### ACTIVITY:
According to the passage about Markelle Fultz, what did his mother have installed inside his New Jersey home during his first season in Philadelphia?

Every update on Philadelphia 76ers guard Markelle Fultz, the former No. 1 overall pick who mysteriously lost his jump shot, is more bizarre than the next, and this one is no different.

Many before her have tried, including a number of NBA teams, but The Washington Post’s Candace Buckner continued to dig into whether Fultz’s shooting woes are physical or mental (or both), and her quest uncovered one of the strangest shreds of evidence we’ve heard in a saga full of them. It involves the 20-year-old’s mother, Ebony Fultz, who is reportedly “an imposing figure in her son’s life”:

 

Fultz is now a professional on a four-year contract worth $33 million, but close associates said Ebony still goes to great lengths to shield him. During Fultz’s first season in Philadelphia, Ebony had cameras installed inside his New Jersey home, according to several people familiar with the setup who described the indoor surveillance as unusual. The cameras have since been removed. Multiple people said Ebony has asked some who have dealt with Fultz to sign nondisclosure agreements for reasons that are unclear to them.

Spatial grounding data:
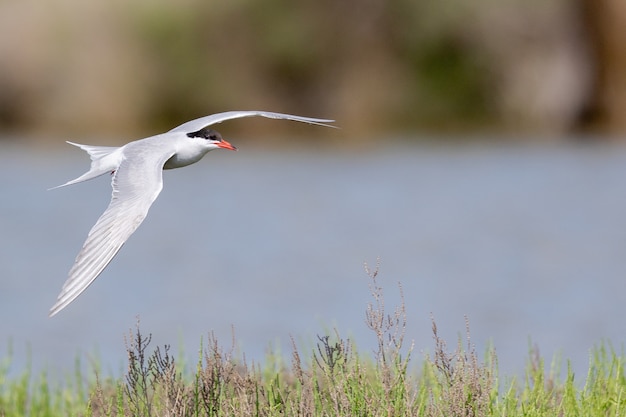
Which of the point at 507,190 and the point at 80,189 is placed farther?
the point at 80,189

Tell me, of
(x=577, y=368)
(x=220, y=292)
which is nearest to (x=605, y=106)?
(x=220, y=292)

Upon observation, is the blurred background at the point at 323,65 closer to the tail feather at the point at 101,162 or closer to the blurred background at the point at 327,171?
the blurred background at the point at 327,171

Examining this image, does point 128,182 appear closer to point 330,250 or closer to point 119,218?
point 119,218

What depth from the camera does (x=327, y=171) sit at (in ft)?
77.5

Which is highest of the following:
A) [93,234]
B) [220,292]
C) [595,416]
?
[220,292]

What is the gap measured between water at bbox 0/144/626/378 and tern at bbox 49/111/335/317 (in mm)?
4184

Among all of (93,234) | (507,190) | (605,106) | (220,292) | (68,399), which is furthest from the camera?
(605,106)

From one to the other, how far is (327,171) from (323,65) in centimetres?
544

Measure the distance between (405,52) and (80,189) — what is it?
8.91m

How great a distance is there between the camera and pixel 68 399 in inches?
267

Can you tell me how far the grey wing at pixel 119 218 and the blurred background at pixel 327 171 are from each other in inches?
165

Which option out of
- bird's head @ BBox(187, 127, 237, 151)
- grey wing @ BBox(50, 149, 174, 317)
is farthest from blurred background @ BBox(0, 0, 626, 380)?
grey wing @ BBox(50, 149, 174, 317)

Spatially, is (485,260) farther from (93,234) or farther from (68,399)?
(93,234)

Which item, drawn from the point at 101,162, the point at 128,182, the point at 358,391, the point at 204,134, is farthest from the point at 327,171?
the point at 358,391
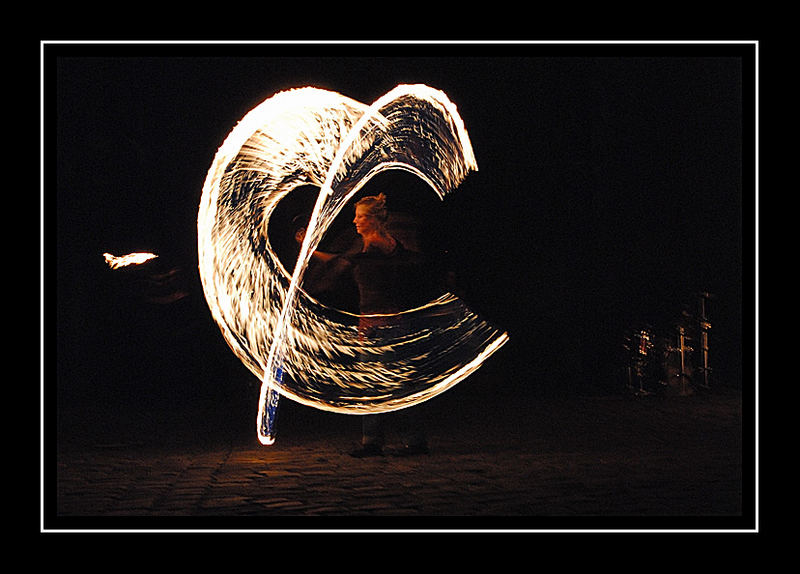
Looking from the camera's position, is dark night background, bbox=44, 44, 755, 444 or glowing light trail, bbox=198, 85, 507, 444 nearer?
glowing light trail, bbox=198, 85, 507, 444

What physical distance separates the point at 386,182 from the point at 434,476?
4.82 metres

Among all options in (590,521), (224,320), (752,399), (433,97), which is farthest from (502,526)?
(433,97)

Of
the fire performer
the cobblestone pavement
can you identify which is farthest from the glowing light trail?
the cobblestone pavement

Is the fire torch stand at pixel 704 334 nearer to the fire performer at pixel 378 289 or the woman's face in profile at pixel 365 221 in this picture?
the fire performer at pixel 378 289

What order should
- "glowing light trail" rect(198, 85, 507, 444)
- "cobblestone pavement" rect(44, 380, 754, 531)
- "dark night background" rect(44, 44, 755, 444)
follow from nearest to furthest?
"cobblestone pavement" rect(44, 380, 754, 531), "glowing light trail" rect(198, 85, 507, 444), "dark night background" rect(44, 44, 755, 444)

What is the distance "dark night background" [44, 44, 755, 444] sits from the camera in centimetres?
1132

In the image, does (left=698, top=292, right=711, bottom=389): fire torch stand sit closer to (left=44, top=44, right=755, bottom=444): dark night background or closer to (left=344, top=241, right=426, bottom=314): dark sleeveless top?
(left=44, top=44, right=755, bottom=444): dark night background

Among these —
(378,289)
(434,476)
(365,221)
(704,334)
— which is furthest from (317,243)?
(704,334)

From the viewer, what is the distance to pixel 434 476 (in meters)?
7.47

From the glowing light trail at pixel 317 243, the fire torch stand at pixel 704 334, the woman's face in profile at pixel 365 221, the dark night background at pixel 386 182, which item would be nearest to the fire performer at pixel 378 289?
the woman's face in profile at pixel 365 221

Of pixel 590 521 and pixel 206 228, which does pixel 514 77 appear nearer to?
pixel 206 228

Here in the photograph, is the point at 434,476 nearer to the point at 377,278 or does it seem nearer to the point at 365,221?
the point at 377,278

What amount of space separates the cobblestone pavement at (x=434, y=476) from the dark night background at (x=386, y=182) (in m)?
1.26

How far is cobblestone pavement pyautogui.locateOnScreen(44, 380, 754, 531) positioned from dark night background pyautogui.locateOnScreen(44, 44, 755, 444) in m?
1.26
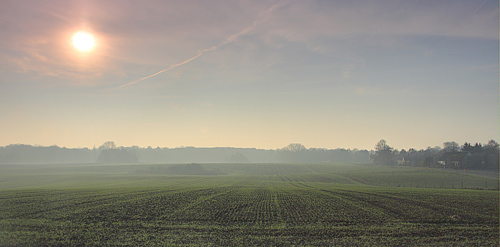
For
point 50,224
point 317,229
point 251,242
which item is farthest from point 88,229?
point 317,229

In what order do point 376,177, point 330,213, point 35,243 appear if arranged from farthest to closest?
point 376,177
point 330,213
point 35,243

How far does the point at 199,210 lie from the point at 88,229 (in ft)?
33.8

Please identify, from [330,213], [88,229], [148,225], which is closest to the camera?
[88,229]

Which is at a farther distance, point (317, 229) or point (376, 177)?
point (376, 177)

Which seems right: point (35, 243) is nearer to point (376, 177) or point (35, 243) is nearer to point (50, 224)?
point (50, 224)

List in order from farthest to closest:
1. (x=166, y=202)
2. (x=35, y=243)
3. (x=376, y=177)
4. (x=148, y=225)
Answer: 1. (x=376, y=177)
2. (x=166, y=202)
3. (x=148, y=225)
4. (x=35, y=243)

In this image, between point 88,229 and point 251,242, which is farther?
point 88,229

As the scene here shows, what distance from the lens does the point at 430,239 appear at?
64.3ft

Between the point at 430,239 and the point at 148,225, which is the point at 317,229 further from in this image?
the point at 148,225

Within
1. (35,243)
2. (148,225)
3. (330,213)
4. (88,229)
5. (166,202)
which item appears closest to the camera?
(35,243)

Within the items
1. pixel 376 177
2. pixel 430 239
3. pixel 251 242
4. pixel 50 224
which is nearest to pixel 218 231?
pixel 251 242

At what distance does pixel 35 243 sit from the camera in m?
17.6

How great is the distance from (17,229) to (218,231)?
14139 mm

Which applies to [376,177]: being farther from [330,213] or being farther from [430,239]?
[430,239]
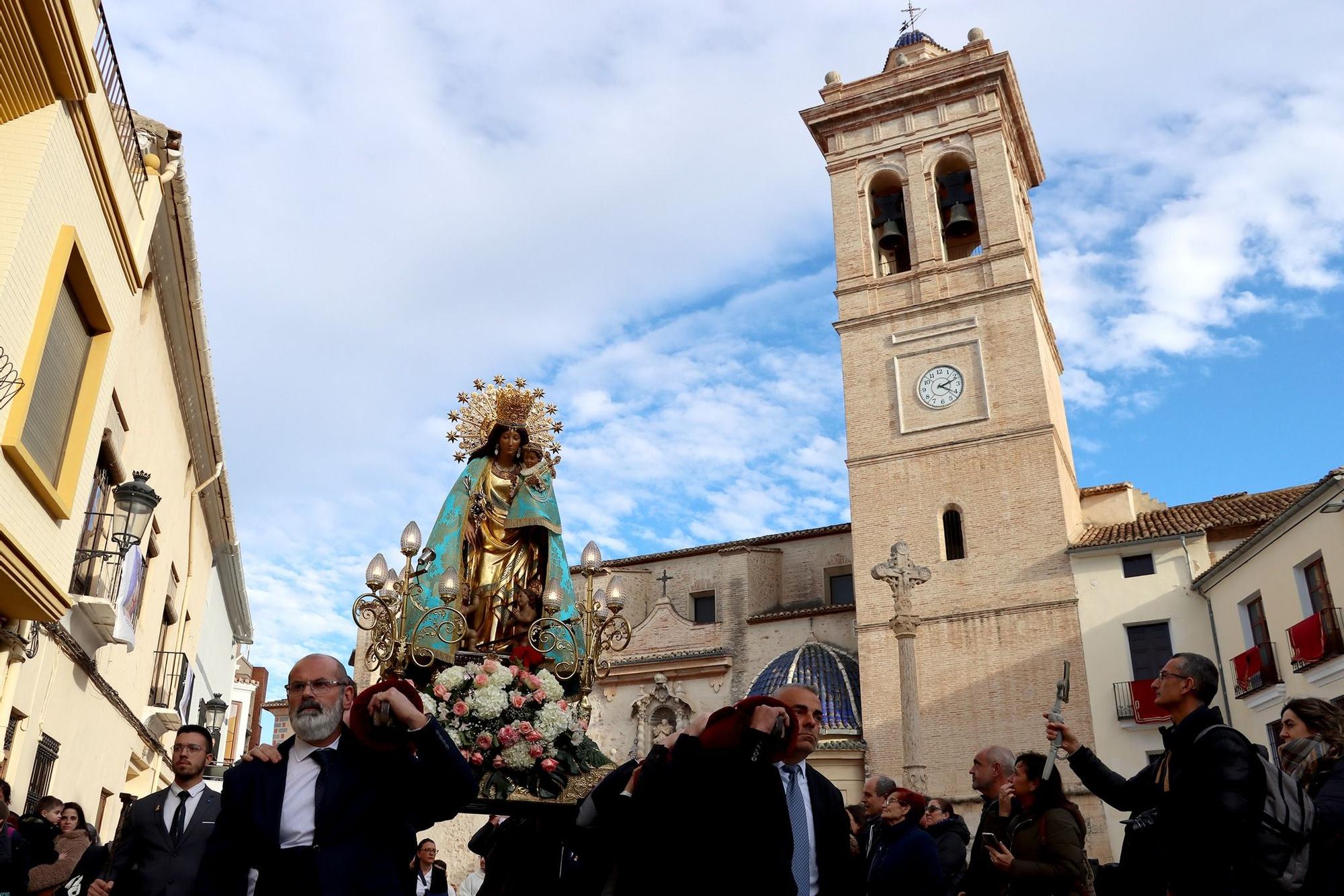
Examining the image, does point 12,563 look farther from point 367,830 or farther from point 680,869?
point 680,869

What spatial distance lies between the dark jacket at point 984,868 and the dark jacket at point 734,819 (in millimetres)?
2073

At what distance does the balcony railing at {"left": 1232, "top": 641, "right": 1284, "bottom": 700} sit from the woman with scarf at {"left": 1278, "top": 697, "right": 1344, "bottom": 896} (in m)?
13.9

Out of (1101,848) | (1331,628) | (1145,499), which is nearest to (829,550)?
(1145,499)

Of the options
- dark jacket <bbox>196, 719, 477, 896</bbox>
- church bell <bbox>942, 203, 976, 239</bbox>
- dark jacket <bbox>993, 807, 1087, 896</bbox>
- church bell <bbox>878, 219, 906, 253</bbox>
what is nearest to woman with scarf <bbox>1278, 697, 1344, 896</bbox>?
dark jacket <bbox>993, 807, 1087, 896</bbox>

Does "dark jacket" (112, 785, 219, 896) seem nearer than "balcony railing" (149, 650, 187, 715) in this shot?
Yes

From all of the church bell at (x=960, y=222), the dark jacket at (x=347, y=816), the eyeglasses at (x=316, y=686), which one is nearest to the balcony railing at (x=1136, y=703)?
the church bell at (x=960, y=222)

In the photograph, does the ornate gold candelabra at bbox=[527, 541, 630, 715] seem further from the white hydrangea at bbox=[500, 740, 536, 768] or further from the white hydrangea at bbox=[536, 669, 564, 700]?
the white hydrangea at bbox=[500, 740, 536, 768]

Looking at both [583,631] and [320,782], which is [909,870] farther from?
[583,631]

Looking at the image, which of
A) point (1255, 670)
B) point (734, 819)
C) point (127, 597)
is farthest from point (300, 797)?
point (1255, 670)

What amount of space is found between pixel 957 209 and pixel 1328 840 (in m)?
22.0

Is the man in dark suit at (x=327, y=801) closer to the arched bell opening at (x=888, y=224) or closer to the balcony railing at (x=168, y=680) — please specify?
the balcony railing at (x=168, y=680)

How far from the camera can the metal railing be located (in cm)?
842

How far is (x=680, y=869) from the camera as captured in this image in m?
2.98

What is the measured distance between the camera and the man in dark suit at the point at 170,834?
15.8ft
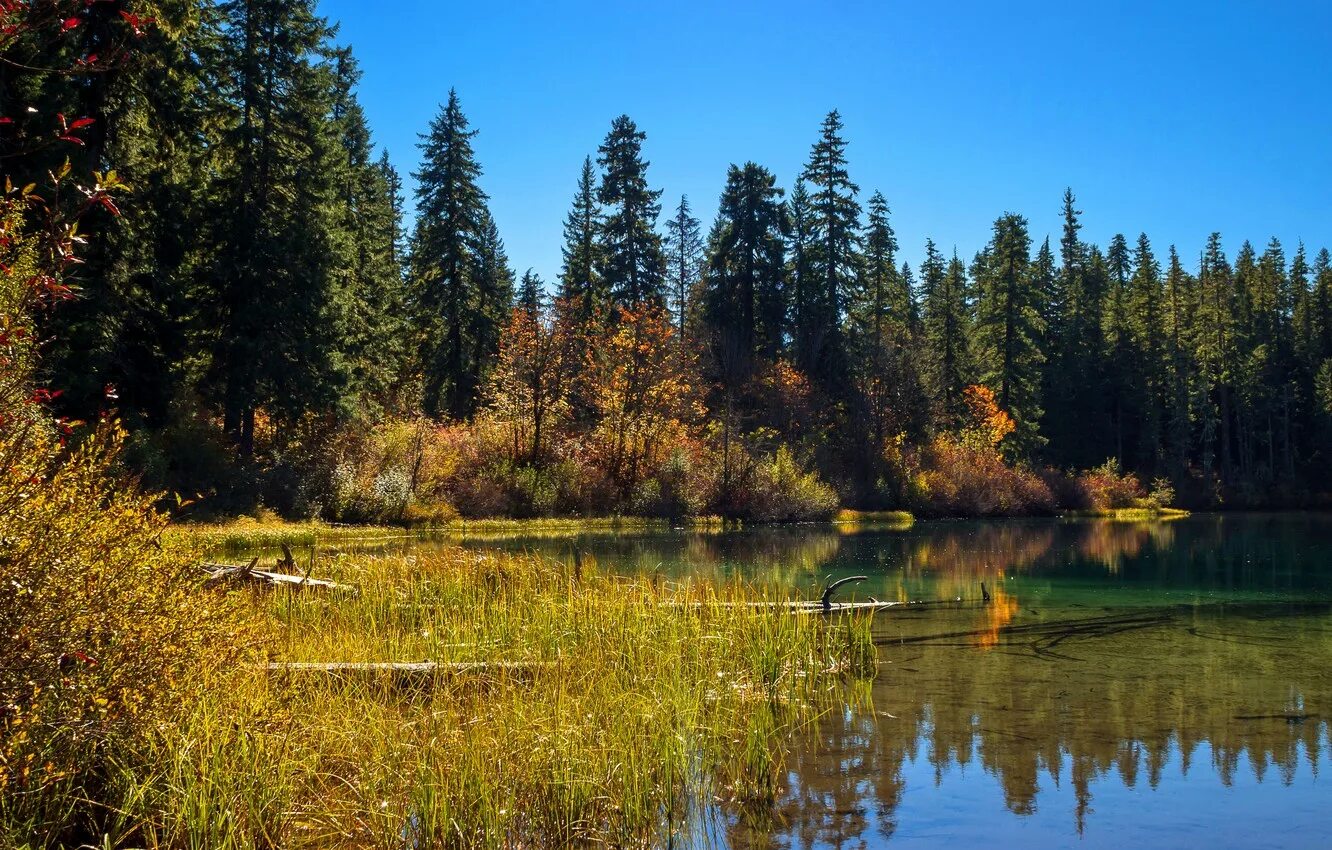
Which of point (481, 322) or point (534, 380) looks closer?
point (534, 380)

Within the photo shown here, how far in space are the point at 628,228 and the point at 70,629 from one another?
5242 cm

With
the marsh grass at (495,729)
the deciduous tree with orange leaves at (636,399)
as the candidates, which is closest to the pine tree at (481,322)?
the deciduous tree with orange leaves at (636,399)

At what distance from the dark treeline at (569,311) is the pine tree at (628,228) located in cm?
17

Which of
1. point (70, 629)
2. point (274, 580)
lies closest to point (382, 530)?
point (274, 580)

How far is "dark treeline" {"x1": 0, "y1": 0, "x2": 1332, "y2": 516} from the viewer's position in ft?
Result: 89.0

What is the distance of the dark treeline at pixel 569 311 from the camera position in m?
27.1

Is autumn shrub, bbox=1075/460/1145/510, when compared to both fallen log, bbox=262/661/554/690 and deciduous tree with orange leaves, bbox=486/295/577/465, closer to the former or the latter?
deciduous tree with orange leaves, bbox=486/295/577/465

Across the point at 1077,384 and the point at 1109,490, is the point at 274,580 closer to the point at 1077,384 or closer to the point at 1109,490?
the point at 1109,490

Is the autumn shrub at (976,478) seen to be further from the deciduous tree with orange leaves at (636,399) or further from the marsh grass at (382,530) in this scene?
the marsh grass at (382,530)

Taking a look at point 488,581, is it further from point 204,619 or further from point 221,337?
point 221,337

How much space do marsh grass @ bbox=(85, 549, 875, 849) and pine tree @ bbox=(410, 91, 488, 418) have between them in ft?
127

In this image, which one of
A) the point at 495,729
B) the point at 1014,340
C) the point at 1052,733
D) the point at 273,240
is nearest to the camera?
the point at 495,729

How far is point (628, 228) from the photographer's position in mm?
55781

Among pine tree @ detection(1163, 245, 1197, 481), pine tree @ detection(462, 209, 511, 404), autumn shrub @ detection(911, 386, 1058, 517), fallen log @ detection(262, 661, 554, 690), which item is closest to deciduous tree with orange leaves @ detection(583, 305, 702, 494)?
pine tree @ detection(462, 209, 511, 404)
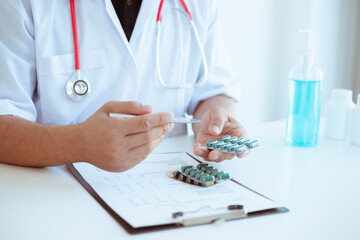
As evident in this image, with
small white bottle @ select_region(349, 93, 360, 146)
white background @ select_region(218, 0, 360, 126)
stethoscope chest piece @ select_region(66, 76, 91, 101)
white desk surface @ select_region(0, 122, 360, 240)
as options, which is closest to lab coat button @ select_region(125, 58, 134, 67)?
stethoscope chest piece @ select_region(66, 76, 91, 101)

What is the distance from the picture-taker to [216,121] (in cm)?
108

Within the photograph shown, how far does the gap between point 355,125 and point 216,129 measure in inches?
19.5

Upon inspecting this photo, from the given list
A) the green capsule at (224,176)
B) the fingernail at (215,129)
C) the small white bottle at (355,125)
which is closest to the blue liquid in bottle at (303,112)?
the small white bottle at (355,125)

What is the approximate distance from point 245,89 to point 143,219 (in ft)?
5.47

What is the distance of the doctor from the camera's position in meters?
0.86

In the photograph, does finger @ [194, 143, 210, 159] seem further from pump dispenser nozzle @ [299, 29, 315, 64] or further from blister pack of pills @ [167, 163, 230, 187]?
pump dispenser nozzle @ [299, 29, 315, 64]

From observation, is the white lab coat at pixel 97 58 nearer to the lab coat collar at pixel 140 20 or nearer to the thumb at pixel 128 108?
the lab coat collar at pixel 140 20

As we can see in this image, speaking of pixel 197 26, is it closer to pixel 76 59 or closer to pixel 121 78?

### ANSWER BOX:
Cameras